For $4.3 Billion RIA, Big National Plans

Banyan Partners is thinking big.

The $4.3 billion Palm Beach Gardens, Fla.-based RIA wants to hit $10 billion in assets in the next three years, establish a national brand and secure significant wallet share in both the high-net-worth and multifamily office markets.

“I disagree that an RIA can’t have an effective national presence,” says Banyan founder and chief executive Peter Raimondi. “We’re talking about brand recognition within the narrow space of high-net-worth and ultrahigh-net-worth clients.”

Raimondi says Banyan’s dedicated in-house marketing division can support the firm’s business development and brands  “very effectively.” The firm is spending its "significant" marketing budget -- Raimondi won't disclose the amount -- not on advertising, but on client events, centers of influence and working with custodians to identify prospects, he says.

LOOKING FOR ACQUISITIONS

Banyan is targeting clients with between $2 million and $10 million in investable assets and families with $25 million or more for its multifamily office division, which is building out from Banyan's acquisition of Boston-based Silver bridge Advisors earlier this year. Growth will be driven mostly by acquisitions and fold-ins of breakaway teams, Raimondi says: “You can’t build from scratch.”

One key to growth, Raimondi hopes, will be Scott Dell’Orfano, the well-connected former head of sales for Fidelity who signed on as Banyan’s chief strategic officer last year. Target markets include Washington, D.C. and the surrounding mid-Atlantic region, Florida, Boston, southern California and the San Francisco Bay Area.

Banyan is offering firms cash, equity or a combination of the two. Key executives are “always offered equity,” Raimondi says.

Raimondi launched Banyan in 2006, after selling his stake in The Colony Group, a Boston-based advisory firm -- now part of Focus Financial -- that he founded around 20 years ago. His first acquisition was a $250 million New York money manager, Oaktree Asset Management; since then, Banyan has gone on to absorb six more firms, including Silver Bridge as well as Dallas-based Rushmore Investment Advisors and Holt-Smith Advisors in Madison, Wis., this summer.

Banyan currently has 27 shareholders, including Canadian private investment firm Temperance Partners, which owns more than 25% of the firm.

OPTIONS FOCUS

Long fascinated with trading options -- he wrote a thesis on the options  market while in law school -- Raimondi touts his market expertise as a differentiator for Banyan,  helping to make it “unlike any RIA in the country.” Options and open architecture are among the cornerstones of the firms’ investment philosophy, he says, adding that Banyan’s value proposition “starts with being able to execute on a vision and client experience that stems from one centralized  investment thesis.”

He defends the strategy against the options market's risky reputation. “Options trading doesn’t have to be risky," Raimondi says. "It’s often used defensively ... and can be used an overlay that generates income and as a downside mitigation tool.”

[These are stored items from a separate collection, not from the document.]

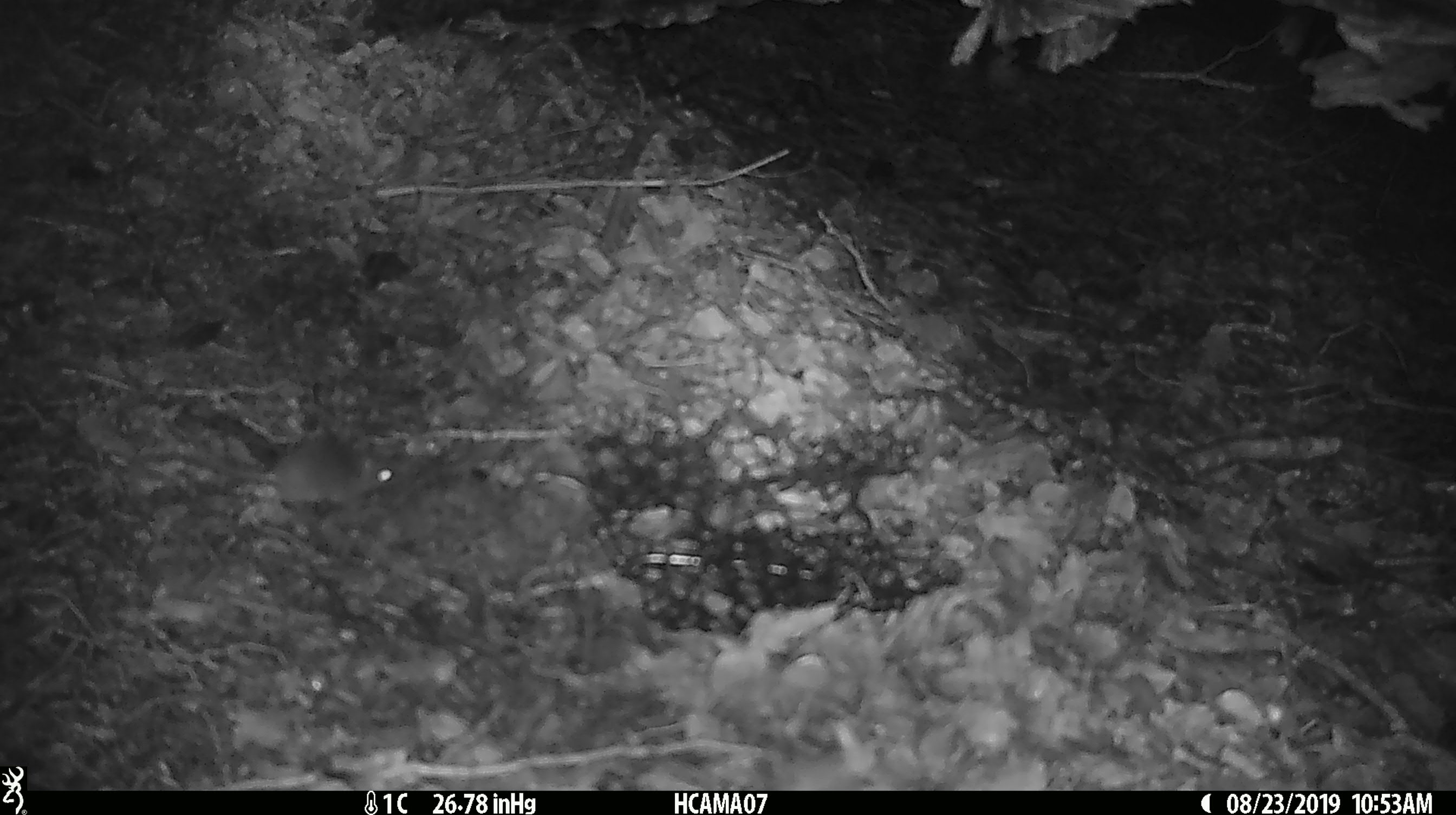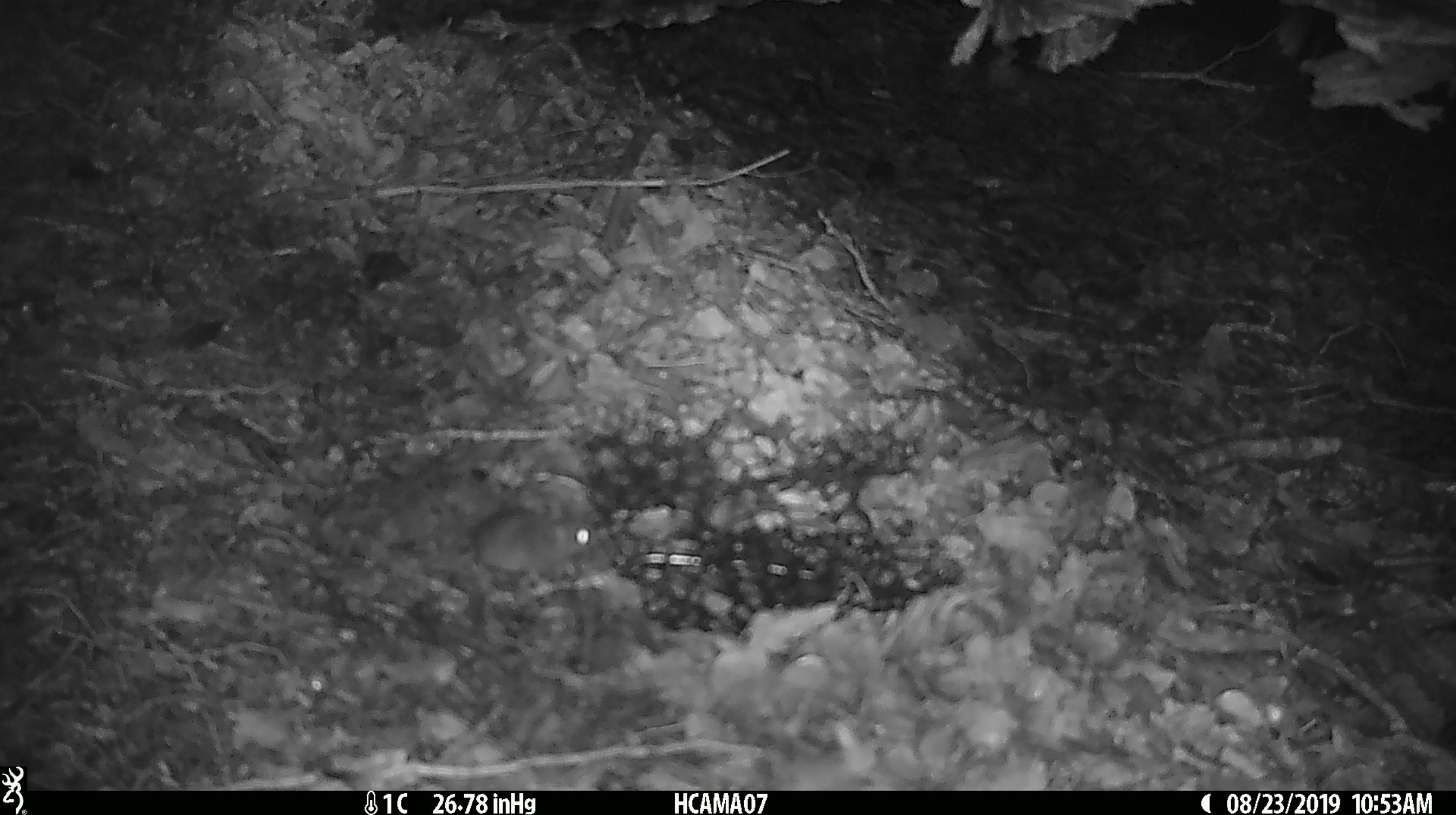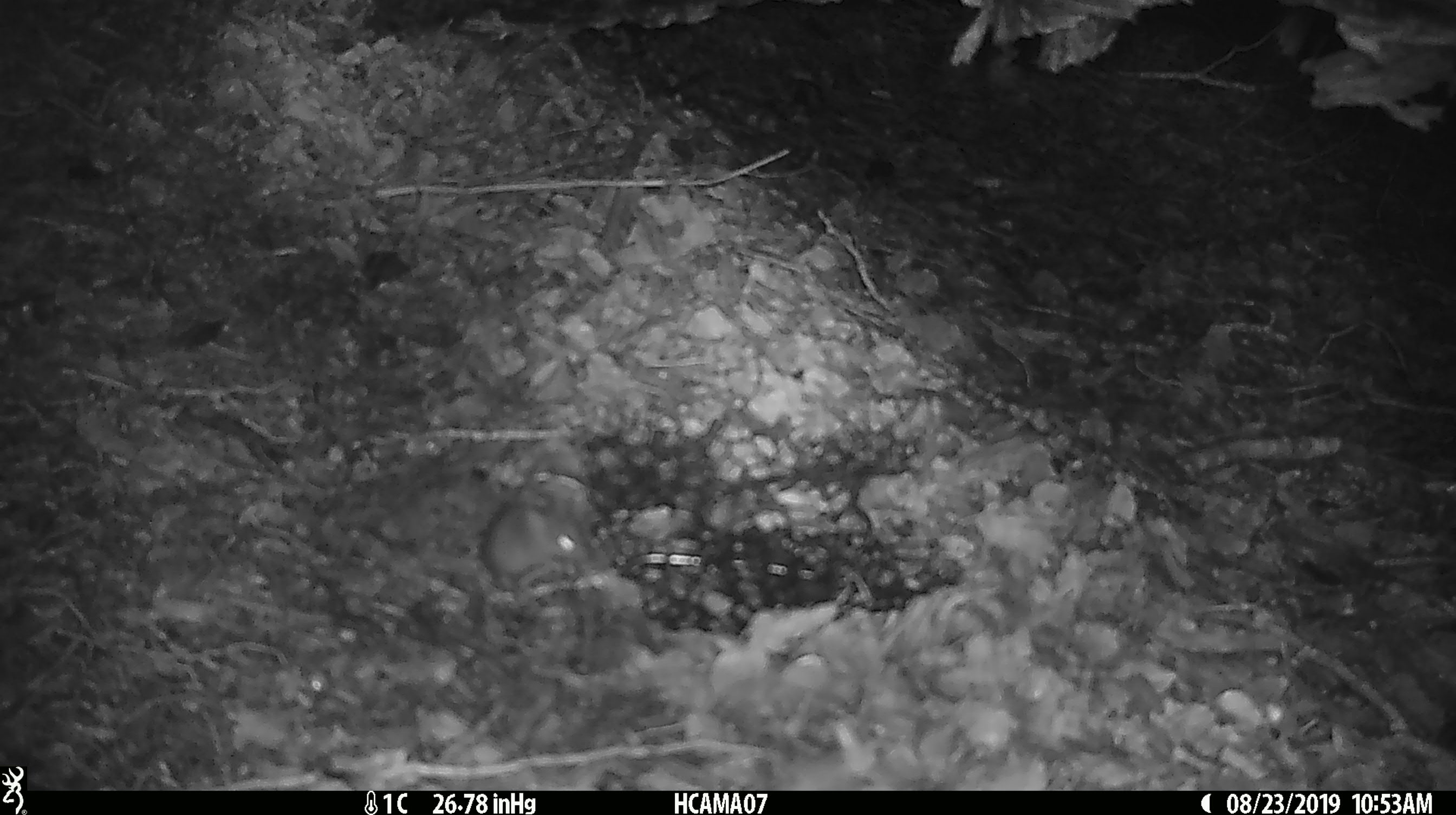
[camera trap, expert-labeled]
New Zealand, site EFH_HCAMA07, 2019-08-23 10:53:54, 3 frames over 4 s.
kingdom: Animalia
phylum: Chordata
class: Mammalia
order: Rodentia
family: Muridae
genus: Mus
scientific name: Mus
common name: mouse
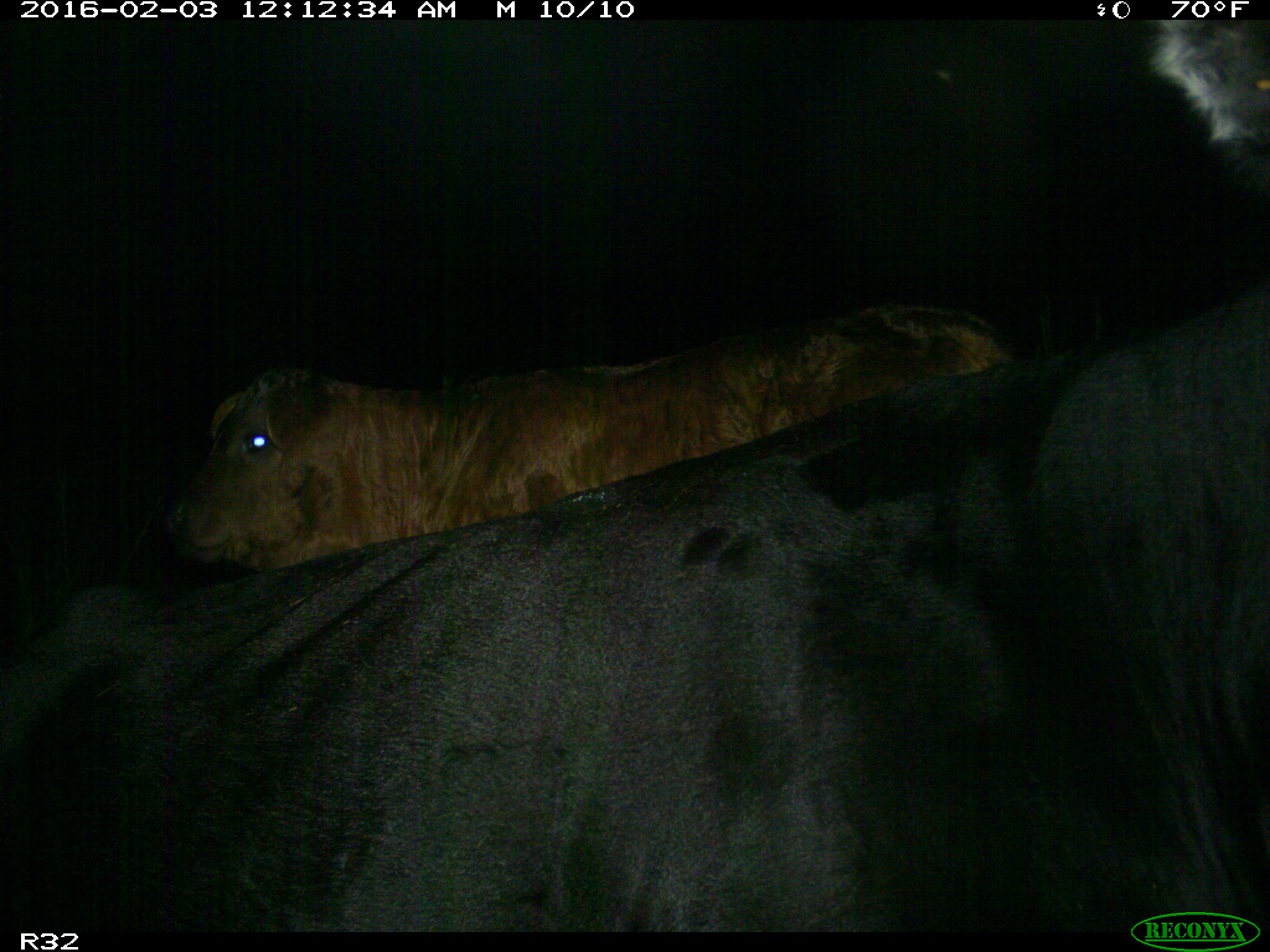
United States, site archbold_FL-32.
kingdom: Animalia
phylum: Chordata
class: Mammalia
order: Artiodactyla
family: Bovidae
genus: Bos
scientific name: Bos taurus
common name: domestic cow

In fact, he says, most of Banyan’s clients “don’t come to us for outperformance” but are more interested in preservation of capital and diversification, along with a dash of “creativity.”

WARNING SIGNS

Industry observers give Banyan high marks for an impressive start, but warn that growth by acquisition can be perilous.

“Every new acquisition adds new complexity, new personalities and inefficiencies, and creates more leadership challenges,” says industry consultant Michael Kostoff, a partner at Rockville, Md.-based WISE Gateway.  “And I don’t know how much they are paying for their acquisitions -- so I don’t know whether they are paying too much.”

Multifamily office veteran Brian Hughes, principal of Hughes Growth Strategies -- a consulting firm specializing in business development strategies in the ultrahigh-net-worth space -- recalls “having been part of two major acquisitions with two very different firms over my career. You can plan on many things going wrong, especially the length of time to integrate. If you think it will take 24 months, think more like 36 or even longer.

"Rarely, if at all, do two firms come together quickly," he concludes -- "even if on paper they look like a good cultural fit.”

Some firms have thrived with an acquisition strategy, Hughes notes -- citing Aspiriant, which recently acquired Deloitte’s wealth management practice across the U.S. But the strategy has not panned out as well for rivals like GenSpring, which went on a buying binge but has lost assets and key executives, he adds.

That leaves a key question, he says: “Will Banyan follow in the footsteps of GenSpring, now seemingly in decline, or Aspiriant,  which appears to be on the rise?”